Noturno
Quem tem coragem de perguntar, na noite imensa? E que valem as árvores, as casas, a chuva, o pequeno transeunte?
Que vale o pensamento humano, esforçado e vencido, na turbulência das horas?
Que valem a conversa apenas murmurada, a erma ternura, os delicados adeuses?
Que valem as pálpebras da tímida esperança, orvalhadas de trêmulo sal?
O sangue e a lágrima são pequenos cristais sutis, no profundo diagrama.
E o homem tão inutilmente pensante e pensado só tem a tristeza para distingui-lo.
Porque havia nas úmidas paragens animais adormecidos, com o mesmo mistério humano: grandes como pórticos, suaves como veludo, mas sem lembranças históricas, sem compromissos de viver.
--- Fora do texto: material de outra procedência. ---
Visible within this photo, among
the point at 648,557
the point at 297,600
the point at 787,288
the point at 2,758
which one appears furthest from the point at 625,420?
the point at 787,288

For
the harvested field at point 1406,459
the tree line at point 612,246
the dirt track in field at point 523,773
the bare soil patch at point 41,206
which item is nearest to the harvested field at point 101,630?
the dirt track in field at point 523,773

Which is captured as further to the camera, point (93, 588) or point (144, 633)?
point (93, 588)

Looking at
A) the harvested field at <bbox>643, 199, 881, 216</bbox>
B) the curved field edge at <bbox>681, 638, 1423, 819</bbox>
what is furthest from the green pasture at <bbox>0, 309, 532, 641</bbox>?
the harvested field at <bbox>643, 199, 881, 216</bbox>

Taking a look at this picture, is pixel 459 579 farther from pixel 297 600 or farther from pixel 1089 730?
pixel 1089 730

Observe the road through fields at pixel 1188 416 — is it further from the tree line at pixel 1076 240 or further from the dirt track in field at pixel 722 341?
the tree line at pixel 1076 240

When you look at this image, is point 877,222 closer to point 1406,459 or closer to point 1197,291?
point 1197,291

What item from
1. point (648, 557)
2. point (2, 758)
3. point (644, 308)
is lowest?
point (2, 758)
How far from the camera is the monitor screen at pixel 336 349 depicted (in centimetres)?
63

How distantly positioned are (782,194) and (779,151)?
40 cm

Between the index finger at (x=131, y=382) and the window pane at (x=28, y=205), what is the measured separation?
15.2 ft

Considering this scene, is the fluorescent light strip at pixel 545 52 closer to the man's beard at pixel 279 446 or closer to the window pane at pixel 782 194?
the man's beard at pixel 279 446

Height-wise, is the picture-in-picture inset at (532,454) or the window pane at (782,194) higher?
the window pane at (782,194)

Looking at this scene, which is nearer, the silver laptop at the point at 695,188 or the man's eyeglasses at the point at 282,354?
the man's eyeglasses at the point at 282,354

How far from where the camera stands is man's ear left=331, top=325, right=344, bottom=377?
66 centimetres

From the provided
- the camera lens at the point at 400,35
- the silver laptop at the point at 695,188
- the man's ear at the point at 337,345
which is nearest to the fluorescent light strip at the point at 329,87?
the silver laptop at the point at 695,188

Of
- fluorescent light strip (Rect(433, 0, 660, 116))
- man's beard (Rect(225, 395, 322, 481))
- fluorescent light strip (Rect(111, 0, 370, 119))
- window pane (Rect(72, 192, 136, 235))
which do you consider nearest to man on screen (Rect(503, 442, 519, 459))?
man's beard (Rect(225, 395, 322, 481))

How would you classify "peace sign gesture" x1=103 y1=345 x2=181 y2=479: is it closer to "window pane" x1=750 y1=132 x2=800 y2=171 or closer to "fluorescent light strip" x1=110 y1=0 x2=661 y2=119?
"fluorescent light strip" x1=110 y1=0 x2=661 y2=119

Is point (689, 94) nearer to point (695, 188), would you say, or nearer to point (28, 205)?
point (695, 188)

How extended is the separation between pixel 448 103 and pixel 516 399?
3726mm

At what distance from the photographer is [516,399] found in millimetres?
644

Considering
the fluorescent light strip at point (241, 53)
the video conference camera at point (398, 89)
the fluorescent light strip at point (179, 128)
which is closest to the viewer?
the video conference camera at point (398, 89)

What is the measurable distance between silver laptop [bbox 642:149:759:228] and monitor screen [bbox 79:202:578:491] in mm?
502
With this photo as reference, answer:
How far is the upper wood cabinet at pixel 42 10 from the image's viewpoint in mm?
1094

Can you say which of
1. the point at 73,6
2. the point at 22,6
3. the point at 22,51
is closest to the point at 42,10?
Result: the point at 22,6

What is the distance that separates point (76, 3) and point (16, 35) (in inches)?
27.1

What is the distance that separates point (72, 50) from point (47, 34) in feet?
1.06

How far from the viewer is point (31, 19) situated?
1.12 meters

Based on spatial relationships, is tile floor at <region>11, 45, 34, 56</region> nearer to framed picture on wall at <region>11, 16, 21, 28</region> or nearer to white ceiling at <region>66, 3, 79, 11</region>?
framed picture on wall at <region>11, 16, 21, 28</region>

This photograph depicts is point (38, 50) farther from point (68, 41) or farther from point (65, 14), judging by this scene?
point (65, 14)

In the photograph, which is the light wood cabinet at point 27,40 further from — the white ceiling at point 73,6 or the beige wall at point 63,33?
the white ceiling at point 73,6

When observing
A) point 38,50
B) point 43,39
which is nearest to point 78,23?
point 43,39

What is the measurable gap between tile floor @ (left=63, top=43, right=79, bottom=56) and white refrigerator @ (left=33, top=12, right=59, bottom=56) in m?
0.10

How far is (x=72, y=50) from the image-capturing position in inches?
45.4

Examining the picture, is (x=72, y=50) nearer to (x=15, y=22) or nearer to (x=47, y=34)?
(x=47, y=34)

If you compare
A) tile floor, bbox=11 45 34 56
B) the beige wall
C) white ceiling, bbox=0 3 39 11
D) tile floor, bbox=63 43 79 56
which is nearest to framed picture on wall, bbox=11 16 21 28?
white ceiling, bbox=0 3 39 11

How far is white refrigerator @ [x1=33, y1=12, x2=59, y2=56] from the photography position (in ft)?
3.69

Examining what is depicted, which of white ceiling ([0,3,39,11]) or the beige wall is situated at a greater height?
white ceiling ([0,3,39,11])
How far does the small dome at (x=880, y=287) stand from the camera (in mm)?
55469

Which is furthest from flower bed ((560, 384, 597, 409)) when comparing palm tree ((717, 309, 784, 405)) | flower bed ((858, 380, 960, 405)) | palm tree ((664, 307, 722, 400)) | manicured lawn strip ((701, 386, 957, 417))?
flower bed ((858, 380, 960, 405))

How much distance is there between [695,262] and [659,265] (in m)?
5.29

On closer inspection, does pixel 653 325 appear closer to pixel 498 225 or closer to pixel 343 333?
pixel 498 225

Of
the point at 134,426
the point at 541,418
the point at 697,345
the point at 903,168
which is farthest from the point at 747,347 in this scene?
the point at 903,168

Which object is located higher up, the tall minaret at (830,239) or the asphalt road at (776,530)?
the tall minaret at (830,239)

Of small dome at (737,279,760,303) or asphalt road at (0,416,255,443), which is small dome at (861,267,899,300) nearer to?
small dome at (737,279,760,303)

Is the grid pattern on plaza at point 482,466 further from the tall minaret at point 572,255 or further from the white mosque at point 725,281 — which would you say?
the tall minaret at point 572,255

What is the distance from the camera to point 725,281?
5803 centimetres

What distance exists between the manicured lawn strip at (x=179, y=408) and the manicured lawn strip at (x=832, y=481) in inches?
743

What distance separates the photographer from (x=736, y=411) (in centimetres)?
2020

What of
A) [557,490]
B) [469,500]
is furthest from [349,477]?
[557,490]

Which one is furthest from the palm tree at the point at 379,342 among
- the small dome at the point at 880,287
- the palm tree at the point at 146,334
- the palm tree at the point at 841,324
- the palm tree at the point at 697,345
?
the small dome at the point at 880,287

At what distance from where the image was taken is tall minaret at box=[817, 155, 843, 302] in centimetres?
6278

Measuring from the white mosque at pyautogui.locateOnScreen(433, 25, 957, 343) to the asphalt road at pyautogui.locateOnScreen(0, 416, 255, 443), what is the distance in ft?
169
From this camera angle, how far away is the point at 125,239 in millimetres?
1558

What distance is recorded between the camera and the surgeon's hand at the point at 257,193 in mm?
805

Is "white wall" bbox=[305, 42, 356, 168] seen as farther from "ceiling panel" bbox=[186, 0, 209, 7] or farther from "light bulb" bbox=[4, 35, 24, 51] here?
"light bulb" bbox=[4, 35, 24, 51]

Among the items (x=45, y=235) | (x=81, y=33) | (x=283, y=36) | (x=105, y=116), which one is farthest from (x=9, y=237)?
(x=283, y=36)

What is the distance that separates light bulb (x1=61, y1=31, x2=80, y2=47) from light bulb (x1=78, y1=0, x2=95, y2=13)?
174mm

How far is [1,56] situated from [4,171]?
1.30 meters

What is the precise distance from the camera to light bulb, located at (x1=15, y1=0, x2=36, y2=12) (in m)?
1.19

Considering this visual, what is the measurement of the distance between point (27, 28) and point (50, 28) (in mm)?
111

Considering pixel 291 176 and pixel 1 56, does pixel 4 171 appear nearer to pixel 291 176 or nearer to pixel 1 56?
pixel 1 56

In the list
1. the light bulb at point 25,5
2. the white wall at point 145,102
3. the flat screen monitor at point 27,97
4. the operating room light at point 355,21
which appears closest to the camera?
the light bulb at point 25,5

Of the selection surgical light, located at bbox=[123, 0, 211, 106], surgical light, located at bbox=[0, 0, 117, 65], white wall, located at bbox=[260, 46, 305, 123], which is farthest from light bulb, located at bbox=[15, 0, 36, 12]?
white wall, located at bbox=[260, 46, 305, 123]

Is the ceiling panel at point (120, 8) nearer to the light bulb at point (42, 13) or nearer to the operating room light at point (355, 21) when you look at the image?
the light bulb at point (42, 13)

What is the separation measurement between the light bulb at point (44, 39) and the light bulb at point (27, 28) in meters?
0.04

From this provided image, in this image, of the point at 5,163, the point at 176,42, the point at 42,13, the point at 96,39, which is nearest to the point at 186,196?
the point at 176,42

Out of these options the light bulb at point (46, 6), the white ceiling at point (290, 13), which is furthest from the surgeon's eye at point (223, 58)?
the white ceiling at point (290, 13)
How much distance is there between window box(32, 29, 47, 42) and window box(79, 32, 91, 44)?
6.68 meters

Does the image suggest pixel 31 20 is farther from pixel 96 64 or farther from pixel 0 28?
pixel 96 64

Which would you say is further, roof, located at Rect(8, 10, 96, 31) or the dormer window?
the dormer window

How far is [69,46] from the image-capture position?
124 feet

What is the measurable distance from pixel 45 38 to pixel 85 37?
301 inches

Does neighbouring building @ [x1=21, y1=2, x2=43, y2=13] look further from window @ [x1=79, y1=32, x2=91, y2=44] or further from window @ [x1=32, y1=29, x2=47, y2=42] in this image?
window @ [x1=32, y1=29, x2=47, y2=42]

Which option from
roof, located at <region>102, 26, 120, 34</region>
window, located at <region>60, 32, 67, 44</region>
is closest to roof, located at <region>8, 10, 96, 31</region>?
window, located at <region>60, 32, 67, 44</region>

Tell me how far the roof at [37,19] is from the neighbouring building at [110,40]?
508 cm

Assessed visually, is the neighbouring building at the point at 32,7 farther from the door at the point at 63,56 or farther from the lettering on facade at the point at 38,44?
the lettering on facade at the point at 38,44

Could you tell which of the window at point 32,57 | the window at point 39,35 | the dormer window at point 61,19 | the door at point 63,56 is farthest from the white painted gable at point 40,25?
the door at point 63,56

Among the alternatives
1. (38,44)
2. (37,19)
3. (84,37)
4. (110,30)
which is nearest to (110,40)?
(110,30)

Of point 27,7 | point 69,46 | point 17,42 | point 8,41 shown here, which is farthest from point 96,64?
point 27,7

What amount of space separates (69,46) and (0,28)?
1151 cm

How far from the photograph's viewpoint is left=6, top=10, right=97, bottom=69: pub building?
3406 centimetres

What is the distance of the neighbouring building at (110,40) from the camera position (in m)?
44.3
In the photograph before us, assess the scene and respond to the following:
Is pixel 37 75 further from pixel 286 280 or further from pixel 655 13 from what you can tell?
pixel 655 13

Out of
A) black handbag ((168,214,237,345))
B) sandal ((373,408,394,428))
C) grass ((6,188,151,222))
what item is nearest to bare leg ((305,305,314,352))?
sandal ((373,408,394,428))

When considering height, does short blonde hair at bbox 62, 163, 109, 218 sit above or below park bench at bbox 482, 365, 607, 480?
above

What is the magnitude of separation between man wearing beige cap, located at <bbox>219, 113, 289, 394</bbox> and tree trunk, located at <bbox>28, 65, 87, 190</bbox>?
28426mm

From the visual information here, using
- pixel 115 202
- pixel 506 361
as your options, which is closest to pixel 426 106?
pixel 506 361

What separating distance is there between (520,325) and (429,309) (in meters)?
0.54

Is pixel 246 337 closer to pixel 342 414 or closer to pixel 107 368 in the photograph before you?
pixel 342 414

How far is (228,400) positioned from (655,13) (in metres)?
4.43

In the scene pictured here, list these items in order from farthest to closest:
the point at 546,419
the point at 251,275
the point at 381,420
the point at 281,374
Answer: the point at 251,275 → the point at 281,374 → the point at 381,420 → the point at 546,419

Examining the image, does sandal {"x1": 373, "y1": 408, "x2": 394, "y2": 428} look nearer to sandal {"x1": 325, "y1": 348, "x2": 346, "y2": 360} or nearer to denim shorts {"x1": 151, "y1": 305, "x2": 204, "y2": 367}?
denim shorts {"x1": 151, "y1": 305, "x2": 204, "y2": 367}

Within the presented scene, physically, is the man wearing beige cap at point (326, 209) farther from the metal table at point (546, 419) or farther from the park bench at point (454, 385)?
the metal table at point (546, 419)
Grandes animais sem passado, sem antecedentes, puros e límpidos, apenas com o peso do trabalho em seus poderosos flancos e noções de água e de primavera nas tranqüilas narinas e na seda longa das crinas desfraldadas.
Mas a noite desmanchava-se no oriente, cheia de flores amarelas e vermelhas. E os cavalos erguiam, entre mil sonhos vacilantes, erguiam no ar a vigorosa cabeça, e começavam a puxar as imensas rodas do dia.
Ah! o despertar dos animais no vasto campo! Este sair do sono, este continuar da vida! O caminho que vai das pastagens etéreas da noite ao claro dia da humana vassalagem!